• Task statement:
Pictures do not belong in the copy, so please give every entry below again exactly.

[Collected data]
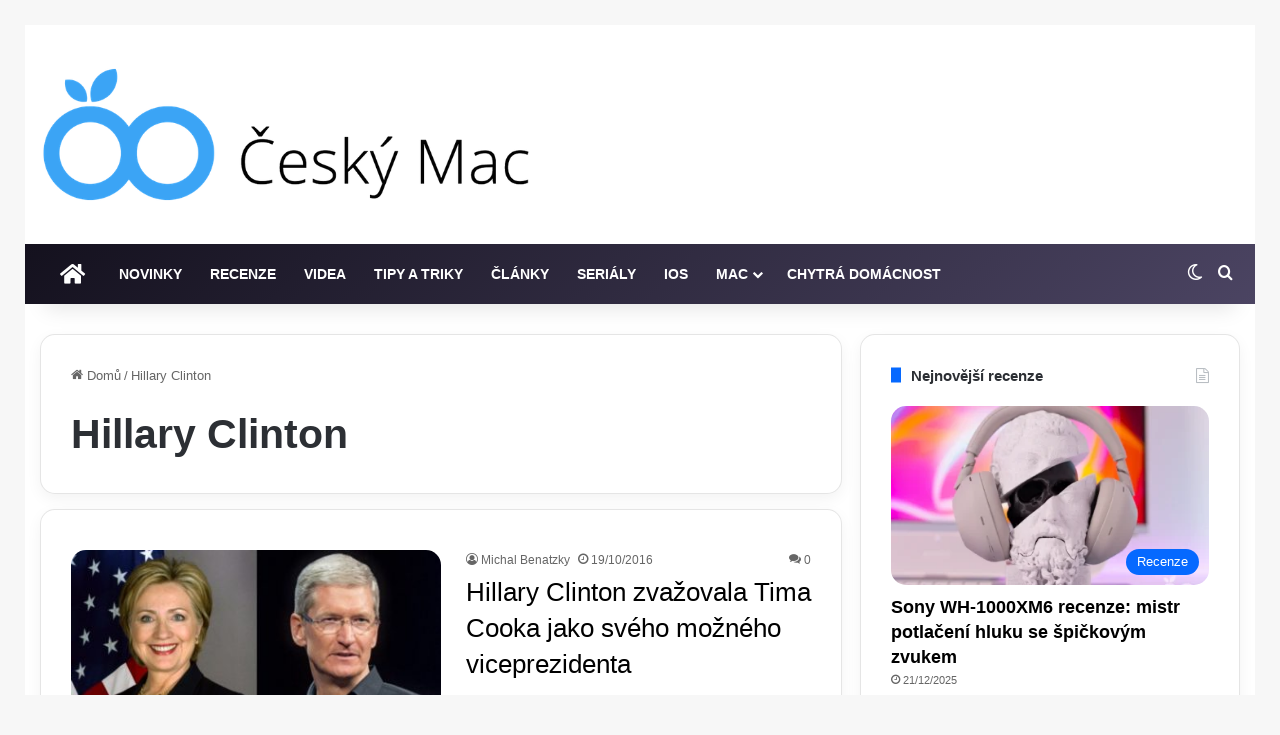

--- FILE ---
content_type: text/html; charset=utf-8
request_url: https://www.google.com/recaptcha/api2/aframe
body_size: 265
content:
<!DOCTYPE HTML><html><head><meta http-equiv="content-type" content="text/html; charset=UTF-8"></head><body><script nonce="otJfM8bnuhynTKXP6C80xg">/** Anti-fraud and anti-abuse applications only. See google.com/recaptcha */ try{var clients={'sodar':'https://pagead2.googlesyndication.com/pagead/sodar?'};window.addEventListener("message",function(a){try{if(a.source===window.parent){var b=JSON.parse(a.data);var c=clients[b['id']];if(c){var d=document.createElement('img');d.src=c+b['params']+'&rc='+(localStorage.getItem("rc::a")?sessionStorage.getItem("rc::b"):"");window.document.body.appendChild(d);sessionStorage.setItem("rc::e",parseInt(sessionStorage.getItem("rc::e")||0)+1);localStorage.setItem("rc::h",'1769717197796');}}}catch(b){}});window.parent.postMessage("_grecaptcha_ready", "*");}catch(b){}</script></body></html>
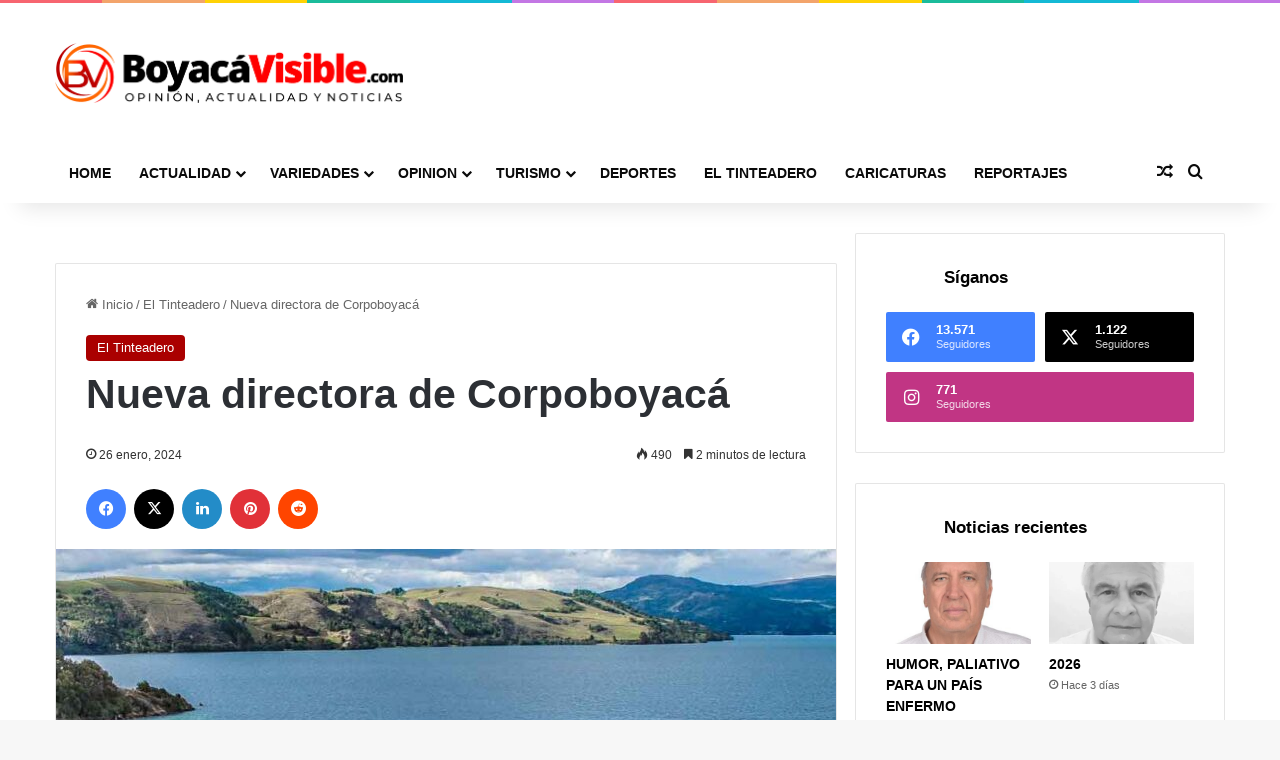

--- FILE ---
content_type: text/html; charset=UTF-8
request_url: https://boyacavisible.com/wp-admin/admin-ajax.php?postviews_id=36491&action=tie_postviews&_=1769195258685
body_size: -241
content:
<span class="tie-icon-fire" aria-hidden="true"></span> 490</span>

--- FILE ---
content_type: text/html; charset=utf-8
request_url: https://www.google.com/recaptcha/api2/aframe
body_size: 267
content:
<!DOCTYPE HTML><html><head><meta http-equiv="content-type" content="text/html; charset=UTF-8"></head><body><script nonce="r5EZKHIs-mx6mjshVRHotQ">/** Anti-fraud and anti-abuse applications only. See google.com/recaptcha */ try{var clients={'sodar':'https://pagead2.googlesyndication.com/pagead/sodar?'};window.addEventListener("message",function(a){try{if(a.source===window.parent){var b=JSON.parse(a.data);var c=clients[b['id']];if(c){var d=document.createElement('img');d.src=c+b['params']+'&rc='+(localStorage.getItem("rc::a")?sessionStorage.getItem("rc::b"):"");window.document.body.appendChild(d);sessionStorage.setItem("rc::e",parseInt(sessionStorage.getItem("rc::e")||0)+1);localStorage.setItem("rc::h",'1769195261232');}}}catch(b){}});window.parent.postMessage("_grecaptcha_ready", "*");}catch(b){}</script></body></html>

• Result of this task:
--- FILE ---
content_type: text/html; charset=utf-8
request_url: https://www.google.com/recaptcha/api2/aframe
body_size: 265
content:
<!DOCTYPE HTML><html><head><meta http-equiv="content-type" content="text/html; charset=UTF-8"></head><body><script nonce="otJfM8bnuhynTKXP6C80xg">/** Anti-fraud and anti-abuse applications only. See google.com/recaptcha */ try{var clients={'sodar':'https://pagead2.googlesyndication.com/pagead/sodar?'};window.addEventListener("message",function(a){try{if(a.source===window.parent){var b=JSON.parse(a.data);var c=clients[b['id']];if(c){var d=document.createElement('img');d.src=c+b['params']+'&rc='+(localStorage.getItem("rc::a")?sessionStorage.getItem("rc::b"):"");window.document.body.appendChild(d);sessionStorage.setItem("rc::e",parseInt(sessionStorage.getItem("rc::e")||0)+1);localStorage.setItem("rc::h",'1769717197796');}}}catch(b){}});window.parent.postMessage("_grecaptcha_ready", "*");}catch(b){}</script></body></html>

--- FILE ---
content_type: text/html; charset=UTF-8
request_url: https://boyacavisible.com/wp-admin/admin-ajax.php?postviews_id=36491&action=tie_postviews&_=1769195258685
body_size: -241
content:
<span class="tie-icon-fire" aria-hidden="true"></span> 490</span>

--- FILE ---
content_type: text/html; charset=utf-8
request_url: https://www.google.com/recaptcha/api2/aframe
body_size: 267
content:
<!DOCTYPE HTML><html><head><meta http-equiv="content-type" content="text/html; charset=UTF-8"></head><body><script nonce="r5EZKHIs-mx6mjshVRHotQ">/** Anti-fraud and anti-abuse applications only. See google.com/recaptcha */ try{var clients={'sodar':'https://pagead2.googlesyndication.com/pagead/sodar?'};window.addEventListener("message",function(a){try{if(a.source===window.parent){var b=JSON.parse(a.data);var c=clients[b['id']];if(c){var d=document.createElement('img');d.src=c+b['params']+'&rc='+(localStorage.getItem("rc::a")?sessionStorage.getItem("rc::b"):"");window.document.body.appendChild(d);sessionStorage.setItem("rc::e",parseInt(sessionStorage.getItem("rc::e")||0)+1);localStorage.setItem("rc::h",'1769195261232');}}}catch(b){}});window.parent.postMessage("_grecaptcha_ready", "*");}catch(b){}</script></body></html>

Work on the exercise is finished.